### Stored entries
* Begin *

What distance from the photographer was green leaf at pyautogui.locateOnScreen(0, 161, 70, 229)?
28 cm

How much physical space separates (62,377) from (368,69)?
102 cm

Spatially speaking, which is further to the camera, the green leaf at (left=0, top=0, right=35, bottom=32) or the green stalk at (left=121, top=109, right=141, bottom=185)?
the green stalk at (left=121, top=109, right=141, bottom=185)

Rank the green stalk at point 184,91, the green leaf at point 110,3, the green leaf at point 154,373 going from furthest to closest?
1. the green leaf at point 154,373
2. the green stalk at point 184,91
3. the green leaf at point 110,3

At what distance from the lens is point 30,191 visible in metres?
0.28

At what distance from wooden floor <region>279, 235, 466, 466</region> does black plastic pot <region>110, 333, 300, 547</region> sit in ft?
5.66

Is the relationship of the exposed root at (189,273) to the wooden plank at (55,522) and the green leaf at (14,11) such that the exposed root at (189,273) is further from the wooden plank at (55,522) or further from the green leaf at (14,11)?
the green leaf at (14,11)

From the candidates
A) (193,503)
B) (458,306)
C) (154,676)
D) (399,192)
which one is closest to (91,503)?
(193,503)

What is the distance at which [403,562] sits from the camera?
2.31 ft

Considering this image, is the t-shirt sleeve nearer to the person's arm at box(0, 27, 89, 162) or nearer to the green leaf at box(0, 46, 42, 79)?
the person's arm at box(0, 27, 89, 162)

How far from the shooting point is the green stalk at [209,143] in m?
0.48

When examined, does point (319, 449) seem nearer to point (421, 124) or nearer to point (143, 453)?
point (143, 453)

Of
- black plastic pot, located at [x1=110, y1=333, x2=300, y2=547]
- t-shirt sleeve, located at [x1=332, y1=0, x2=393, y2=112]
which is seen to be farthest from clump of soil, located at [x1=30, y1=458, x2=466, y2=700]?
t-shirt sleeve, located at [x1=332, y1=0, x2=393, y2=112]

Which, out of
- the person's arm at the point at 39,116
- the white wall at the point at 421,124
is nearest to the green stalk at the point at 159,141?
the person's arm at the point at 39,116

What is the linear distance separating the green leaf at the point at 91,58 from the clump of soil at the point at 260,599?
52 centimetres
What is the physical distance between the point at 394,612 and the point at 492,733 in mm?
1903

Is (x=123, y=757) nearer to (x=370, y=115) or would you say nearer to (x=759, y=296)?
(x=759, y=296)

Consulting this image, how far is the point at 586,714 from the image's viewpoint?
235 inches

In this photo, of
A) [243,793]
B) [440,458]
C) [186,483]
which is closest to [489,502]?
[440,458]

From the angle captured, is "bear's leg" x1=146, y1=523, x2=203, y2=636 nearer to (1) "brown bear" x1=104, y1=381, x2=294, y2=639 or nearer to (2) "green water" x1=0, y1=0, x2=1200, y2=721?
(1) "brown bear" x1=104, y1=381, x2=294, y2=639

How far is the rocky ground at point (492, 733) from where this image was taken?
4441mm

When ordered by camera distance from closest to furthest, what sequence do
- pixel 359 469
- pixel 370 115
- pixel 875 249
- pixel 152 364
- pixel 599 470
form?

* End *

### JOB
Reproduce the records above word for word, starting at the first line and ending at the line that contains "52 centimetres", with both of those lines included.

### ANSWER IN FULL
What distance from the photographer was green leaf at pyautogui.locateOnScreen(0, 161, 70, 229)?
28 cm

How much physical space separates (62,377) from (368,69)?
102 cm

Spatially speaking, which is further to the camera, the green leaf at (left=0, top=0, right=35, bottom=32) or the green stalk at (left=121, top=109, right=141, bottom=185)?
the green stalk at (left=121, top=109, right=141, bottom=185)

Rank the green stalk at point 184,91, the green leaf at point 110,3, the green leaf at point 154,373 going from furthest to closest?
1. the green leaf at point 154,373
2. the green stalk at point 184,91
3. the green leaf at point 110,3

At what distance from the lens is point 30,191 visible in metres?
0.28

At what distance from wooden floor <region>279, 235, 466, 466</region> does black plastic pot <region>110, 333, 300, 547</region> sit in ft?
5.66

Is the relationship of the exposed root at (189,273) to the wooden plank at (55,522) and the green leaf at (14,11) such that the exposed root at (189,273) is further from the wooden plank at (55,522) or further from the green leaf at (14,11)?
the green leaf at (14,11)

From the candidates
A) (193,503)
B) (458,306)
C) (154,676)
D) (399,192)
which one is closest to (91,503)?
(193,503)

What is the distance at which [403,562] sits from the camera?
2.31 ft

Considering this image, is the t-shirt sleeve nearer to the person's arm at box(0, 27, 89, 162) or nearer to the green leaf at box(0, 46, 42, 79)?
the person's arm at box(0, 27, 89, 162)

How far from the shooting point is the green stalk at [209,143] in m?
0.48

When examined, does point (319, 449) seem nearer to point (421, 124) or nearer to point (143, 453)?
point (143, 453)

Of
- black plastic pot, located at [x1=110, y1=333, x2=300, y2=547]
- t-shirt sleeve, located at [x1=332, y1=0, x2=393, y2=112]
which is seen to be farthest from clump of soil, located at [x1=30, y1=458, x2=466, y2=700]?
t-shirt sleeve, located at [x1=332, y1=0, x2=393, y2=112]

Which, out of
- the person's arm at the point at 39,116
- the white wall at the point at 421,124
is nearest to the green stalk at the point at 159,141?
the person's arm at the point at 39,116

What is the linear distance separating the green leaf at the point at 91,58 from the clump of soil at the point at 260,599?
52 centimetres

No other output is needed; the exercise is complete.